Germany is experiencing deflation for the first time since 2009. Though other factors have certainly contributed to the economic decline, Germany's transition from coal and nuclear energy to renewable energy sources is partially responsible. The transition has been costly, with industries and consumers paying the bulk of the price. However, the financial burden of shifting to renewables will not last forever.
The overall spending underlying this shift has been gargantuan. A tariff program that essentially forsakes market forces and setts an annual tariff to guarantee returns for renewable energy producers has cost more than 348 billion euros ($393 billion) to date, with some estimates predicting that total program costs could reach 680 billion euros by 2022. The way the program is structured puts the burden on the consumers, turning the Renewable Energy Act subsidy into a levy paid by the taxpayer.

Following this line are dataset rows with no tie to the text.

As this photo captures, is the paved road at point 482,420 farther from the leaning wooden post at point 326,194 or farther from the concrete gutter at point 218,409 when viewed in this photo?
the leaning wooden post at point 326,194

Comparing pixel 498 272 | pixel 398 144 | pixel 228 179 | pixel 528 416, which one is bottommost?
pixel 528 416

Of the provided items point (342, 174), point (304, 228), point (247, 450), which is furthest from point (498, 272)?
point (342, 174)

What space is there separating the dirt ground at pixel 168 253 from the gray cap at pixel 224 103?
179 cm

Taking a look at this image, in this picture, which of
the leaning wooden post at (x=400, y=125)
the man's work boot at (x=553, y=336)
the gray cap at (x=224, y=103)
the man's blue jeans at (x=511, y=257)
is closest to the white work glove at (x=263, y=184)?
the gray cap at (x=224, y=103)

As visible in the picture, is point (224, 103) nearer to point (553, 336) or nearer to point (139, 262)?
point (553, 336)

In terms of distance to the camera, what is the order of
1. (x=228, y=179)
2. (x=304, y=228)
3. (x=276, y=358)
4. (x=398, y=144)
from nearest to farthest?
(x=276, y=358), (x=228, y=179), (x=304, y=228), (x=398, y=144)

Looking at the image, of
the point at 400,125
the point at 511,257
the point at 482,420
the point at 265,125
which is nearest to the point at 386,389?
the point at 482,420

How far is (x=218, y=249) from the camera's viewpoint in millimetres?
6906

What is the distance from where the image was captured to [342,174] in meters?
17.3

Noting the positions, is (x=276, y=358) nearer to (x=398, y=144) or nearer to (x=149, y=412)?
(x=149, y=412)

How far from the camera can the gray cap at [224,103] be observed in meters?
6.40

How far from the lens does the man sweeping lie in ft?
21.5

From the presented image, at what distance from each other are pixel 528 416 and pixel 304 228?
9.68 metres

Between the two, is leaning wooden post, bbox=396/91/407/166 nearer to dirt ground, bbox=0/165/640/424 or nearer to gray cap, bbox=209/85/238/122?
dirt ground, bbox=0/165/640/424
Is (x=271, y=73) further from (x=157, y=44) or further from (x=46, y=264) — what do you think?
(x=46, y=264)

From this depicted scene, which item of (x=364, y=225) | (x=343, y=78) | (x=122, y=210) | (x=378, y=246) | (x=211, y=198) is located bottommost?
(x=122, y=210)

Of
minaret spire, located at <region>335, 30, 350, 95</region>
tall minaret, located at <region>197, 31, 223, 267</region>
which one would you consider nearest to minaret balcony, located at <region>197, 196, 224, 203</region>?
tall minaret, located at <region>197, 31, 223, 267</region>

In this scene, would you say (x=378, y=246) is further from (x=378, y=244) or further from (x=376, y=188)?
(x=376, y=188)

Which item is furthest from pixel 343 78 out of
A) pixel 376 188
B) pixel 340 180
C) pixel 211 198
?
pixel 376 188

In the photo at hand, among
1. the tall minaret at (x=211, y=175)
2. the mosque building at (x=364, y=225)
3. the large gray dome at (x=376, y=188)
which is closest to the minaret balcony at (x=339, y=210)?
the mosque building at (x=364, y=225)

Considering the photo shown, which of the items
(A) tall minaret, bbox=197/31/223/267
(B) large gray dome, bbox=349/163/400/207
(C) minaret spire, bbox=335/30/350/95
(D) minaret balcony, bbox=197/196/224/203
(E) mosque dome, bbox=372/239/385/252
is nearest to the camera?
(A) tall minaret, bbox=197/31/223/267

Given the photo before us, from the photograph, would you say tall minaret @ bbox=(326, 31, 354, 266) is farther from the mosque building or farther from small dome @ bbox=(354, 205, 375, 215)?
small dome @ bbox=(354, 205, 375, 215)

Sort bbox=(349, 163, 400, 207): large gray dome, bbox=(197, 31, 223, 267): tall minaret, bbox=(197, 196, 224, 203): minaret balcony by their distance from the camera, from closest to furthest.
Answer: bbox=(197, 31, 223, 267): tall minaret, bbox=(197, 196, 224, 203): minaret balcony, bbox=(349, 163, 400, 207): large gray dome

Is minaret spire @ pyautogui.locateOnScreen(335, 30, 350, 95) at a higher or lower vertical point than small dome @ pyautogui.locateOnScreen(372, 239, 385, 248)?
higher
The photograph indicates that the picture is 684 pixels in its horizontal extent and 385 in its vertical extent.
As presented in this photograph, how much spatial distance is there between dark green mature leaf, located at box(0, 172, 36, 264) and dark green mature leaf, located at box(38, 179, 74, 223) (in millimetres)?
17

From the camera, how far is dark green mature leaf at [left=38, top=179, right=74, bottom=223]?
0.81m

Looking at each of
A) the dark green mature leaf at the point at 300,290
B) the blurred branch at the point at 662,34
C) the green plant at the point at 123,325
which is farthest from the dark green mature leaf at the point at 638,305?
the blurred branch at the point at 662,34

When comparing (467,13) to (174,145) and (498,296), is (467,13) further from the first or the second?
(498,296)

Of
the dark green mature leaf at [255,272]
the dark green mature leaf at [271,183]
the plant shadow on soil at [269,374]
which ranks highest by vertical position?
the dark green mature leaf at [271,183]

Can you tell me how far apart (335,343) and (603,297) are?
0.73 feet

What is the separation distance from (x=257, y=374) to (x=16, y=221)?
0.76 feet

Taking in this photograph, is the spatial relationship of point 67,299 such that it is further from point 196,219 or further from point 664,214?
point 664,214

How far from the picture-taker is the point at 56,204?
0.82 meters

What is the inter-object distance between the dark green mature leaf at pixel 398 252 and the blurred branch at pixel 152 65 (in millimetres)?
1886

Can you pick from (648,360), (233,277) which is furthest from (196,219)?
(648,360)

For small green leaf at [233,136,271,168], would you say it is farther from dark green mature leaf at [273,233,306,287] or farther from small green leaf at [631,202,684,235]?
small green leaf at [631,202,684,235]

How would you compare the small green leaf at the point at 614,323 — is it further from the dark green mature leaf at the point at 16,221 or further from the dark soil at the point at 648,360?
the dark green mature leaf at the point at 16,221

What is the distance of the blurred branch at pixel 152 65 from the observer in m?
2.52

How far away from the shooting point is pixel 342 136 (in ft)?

As production has increased and the subsidy has followed, rising from 8 billion euros in 2010 to 24 billion euros in 2014, the levy has also risen accordingly, tripling from 2.05 eurocents (2 cents) per kilowatt-hour in 2010 to 6.24 eurocents in 2014.
From a commercial perspective, Germany has protected some of its businesses from the burden of the shift by introducing tax and levy exemptions for power-intensive industries, such as the paper, aluminum, steel and cement sectors, which make up about 40 percent of overall energy consumption. For industries not on this list, however, energy taxes and levies are the highest in Europe, making Germany the country with the third-costliest energy overall in Europe, behind only Denmark and Cyprus. A German government-commissioned study released in 2014 found that a typical medium-sized company in Germany pays 9.14 eurocents per kilowatt-hour while an equivalent in Texas pays just 4.82 eurocents, and during the last few years German companies have moved to the United States in search of more affordable input costs.
A picture emerges of a German energy sector that has undergone a costly transformation, with consumers and businesses bearing the brunt of the impact. Though the political response to this hardship has been muted — largely because the shift to green energy was so popular in the first place — the policy undoubtedly has affected Germany's finances.